[Update: the decision discussed below was reversed by the First Circuit in October 2009. Decision here]
So, you have a great little business, and a large company wants to acquire it. The buyer argues that payment for your company should be determined by an “earn-out” — the buyer’s sales of your product will determine the purchase price (in whole or in part) based on an agreed-upon formula. “Perfectly normal,” your lawyer assures you. “Seen it done in 8 acquisitions out of 10,” he says. You say nothing – your lawyer knows the ropes, right?
But, as Massachusetts federal district court Judge William Young made clear in his recent decision in Sonoran Scanners v. PerkinElmer, if you (the seller, in this case tiny Sonoran Scanners) expect the buyer (in this case the much larger PerkinElmer) to market your product (leading to sales and payments to you under the earn-out formula), you’d better make sure that the contract spells out the actions the buyer is expected to take to promote the product. Otherwise, you risk the fate that Sonoran Scanners experienced after it sold its business to PerkinElmer – PerkinElmer did little or nothing to promote the product properly during the five year earn-out period, sales were almost zilch, and in the end Sonoran Scanners was paid nothing.

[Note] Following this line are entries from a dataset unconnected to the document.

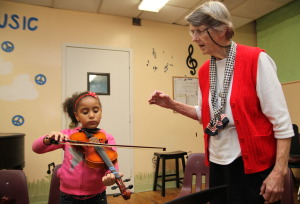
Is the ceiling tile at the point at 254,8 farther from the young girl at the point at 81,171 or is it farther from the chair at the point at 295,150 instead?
the young girl at the point at 81,171

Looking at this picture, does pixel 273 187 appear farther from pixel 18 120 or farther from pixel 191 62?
pixel 191 62

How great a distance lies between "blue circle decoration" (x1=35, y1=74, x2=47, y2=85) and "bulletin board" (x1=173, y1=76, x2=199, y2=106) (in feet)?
6.60

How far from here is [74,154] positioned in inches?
57.0

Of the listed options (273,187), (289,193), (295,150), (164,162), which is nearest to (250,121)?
(273,187)

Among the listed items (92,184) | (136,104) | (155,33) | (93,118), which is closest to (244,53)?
(93,118)

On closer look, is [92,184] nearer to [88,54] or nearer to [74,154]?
[74,154]

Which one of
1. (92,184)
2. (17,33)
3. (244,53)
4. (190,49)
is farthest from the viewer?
(190,49)

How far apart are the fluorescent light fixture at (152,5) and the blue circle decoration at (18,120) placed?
2.21 metres

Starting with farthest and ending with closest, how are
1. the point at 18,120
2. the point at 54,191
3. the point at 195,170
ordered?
1. the point at 18,120
2. the point at 195,170
3. the point at 54,191

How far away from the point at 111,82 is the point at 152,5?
1258 mm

It’s true that sometime you just gotta sell, and you have to take what you can get. That may have been the situation in this case – the decision doesn’t tell us. But if that’s not the case, it’s just not enough to assume that the buyer will promote your product, and if it doesn’t help much to argue breach based on “implied” contractual terms, breach of “good faith,” and other “soft” legal theories, as Sonoran Scanners did in this case. In all but the most extreme cases, “implied” will get you nowhere – if the judge doesn’t throw your claims out of court before trial (as Judge Young did to the plaintiff in this case), the jury almost certainly will. Why do you have to argue “implied” contract terms , most jurors will ask. If you were counting on the buyer of your company to make an effort to sell your product after the acquisition, why wasn’t it express?
Bottom line: avoid earn-outs when possible, but if you can’t make sure you have a good, strong contract, in black ink on white paper (preferably in a bold, large font), that nobody can misread, misinterpret or deny. That contract should state as precisely as possible what the buyer will do to promote and sell your product during the earn-out period. Most sellers know this, but sometimes the opportunity to sell a business for what the seller naively hopes will be a big payday if all goes well, when combined with the hard-nosed negotiating tactics of many buyers, can blind the seller to the risks of assuming the buyer will act in the seller’s best interests.
Judge Young’s decision in PerkinElmer is a good guide to the law in this area. As usual, Judge Young does a thorough job of analyzing the issues and educating businesspeople on what they can expect if they’re forced to go to court in this situation. In the end, Judge Young left Sonoran Scanners with a couple of minor claims, but 90 percent of Sonoran’s case was dismissed before trial on summary judgment. It would be surprising if the case doesn’t settle at this point, with PerkinElmer holding the stronger hand.